L’histoire politique moderne est là pour nous démontrer ces phénomènes, il n’est pas nécessaire de s’étendre sur le sujet. Reste que des changements majeurs surviennent quand même, et qu’ils ne sont la plupart du temps pas le fait de décideurs politiques. Et nous sommes dans une époque où les possibilités de changements offertes au plus grand nombre via les outils numériques sont immenses. Il y a certainement là quelque chose d’intéressant à observer.

Les faiseurs se liguent autour de concepts simples

Ce qui a le plus changé le monde depuis 40 ans est l’invention du micro-ordinateur personnel. ce qui a le plus fait évoluer les mentalités et l’économie depuis 30 ans est l’invention du logiciel libre. Ce qui a le plus modifié les rapports humains est Internet. Le micro-ordinateur n’est pas né d’une décision politique. Comme le logiciel libre. Internet a échappé et échappe encore aux politiques. Personne n’a décidé en haut lieu que ces outils devaient être donnés à l’humanité, les individus les ont créés, améliorés, modifiés, conçus,  s’en sont emparés avec une très grande liberté. Aucun dogme politique particulier n’existe dans ces trois « objets » qui ont radicalement changé l’humanité. Internet n’est ni de droite ni de gauche. Le logiciel libre, malgré ce que de nombreux militants aimeraient imposer, n’est pas de gauche, bien que la droite ait un peu de mal avec lui. Quant au micro-ordinateur, il faudrait être borné pour en faire un objet politique. Même si certains le feront, ce qui est très dommage vis-à-vis de la réalité passionnante que cet article va tenter de restituer.

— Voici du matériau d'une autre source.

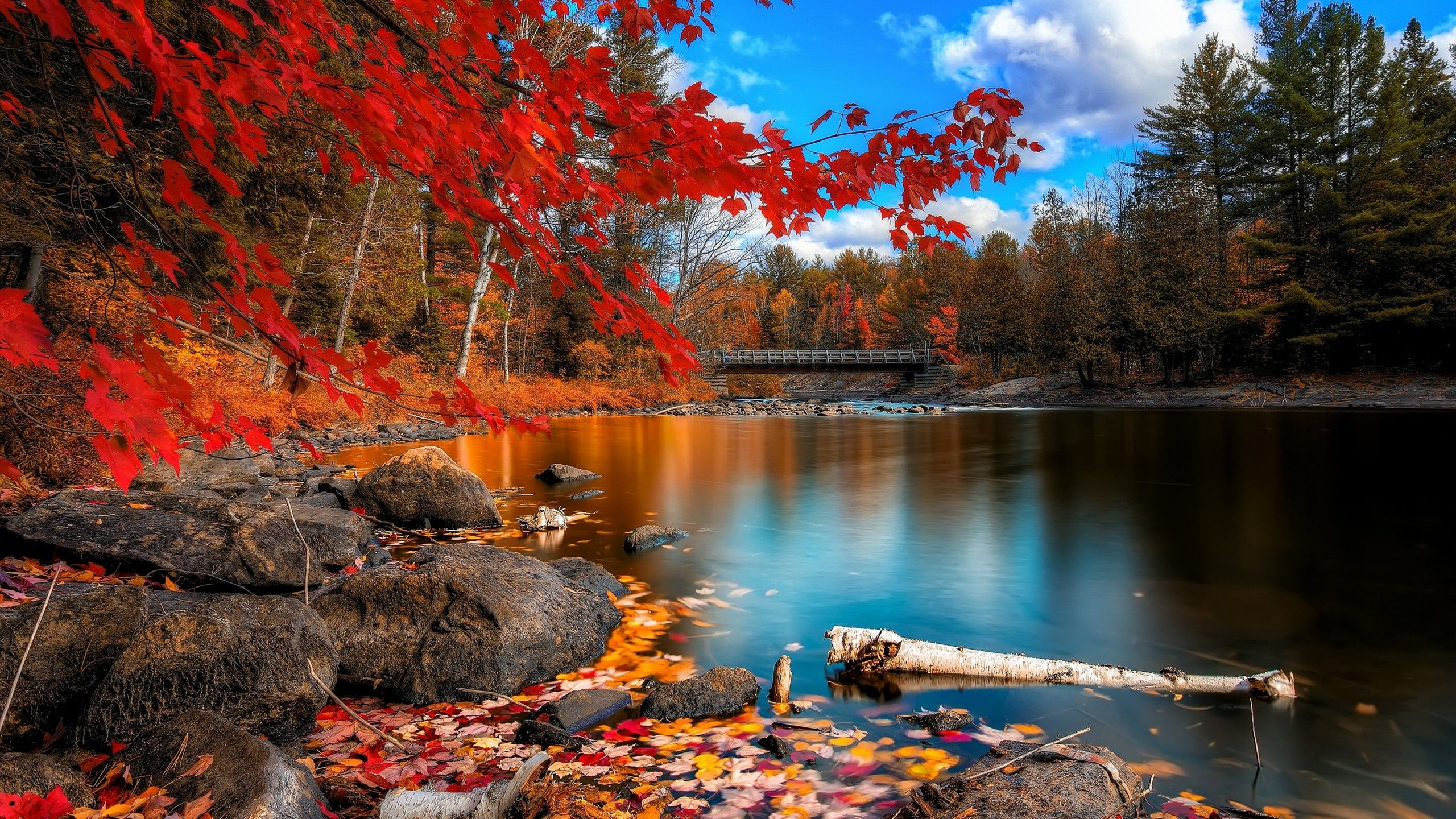 2560x1440 Fall Wallpapers Top Free 2560x1440 Fall Backgrounds Wallpaperaccess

Tu rêves d'avoir le même sabre-laser que Yoda ? Fabrique-le !

Tu rêves d’avoir le même sabre-laser que Yoda ? Fabrique-le !

Les « faiseurs » actuels se regroupent dans des lieux physiques autour de concepts simples et efficaces : celui du « libre » et des lieux où il peut se développer : les FabLabs et les hackerspaces. Ceux qui pensent que ces endroits ne regroupent que des geeks/hackers passionnés d’informatique, d’électronique et de GNU/Linux se trompent lourdement. La tendance est plutôt celle de « tiers-lieux » ouverts au plus grand nombre, centrés sur la réalisation de projets collectifs. L’exemple des FabLabs est frappant : le numérique y est central, mais pas à tous les niveaux, pas tout le temps. Aucune distinction d’âge, de sexe, ou d’origine n’y est faite : le but de ces lieux est de faire, et le plus souvent, ensemble. Innover. Apprendre. Echanger. Partager.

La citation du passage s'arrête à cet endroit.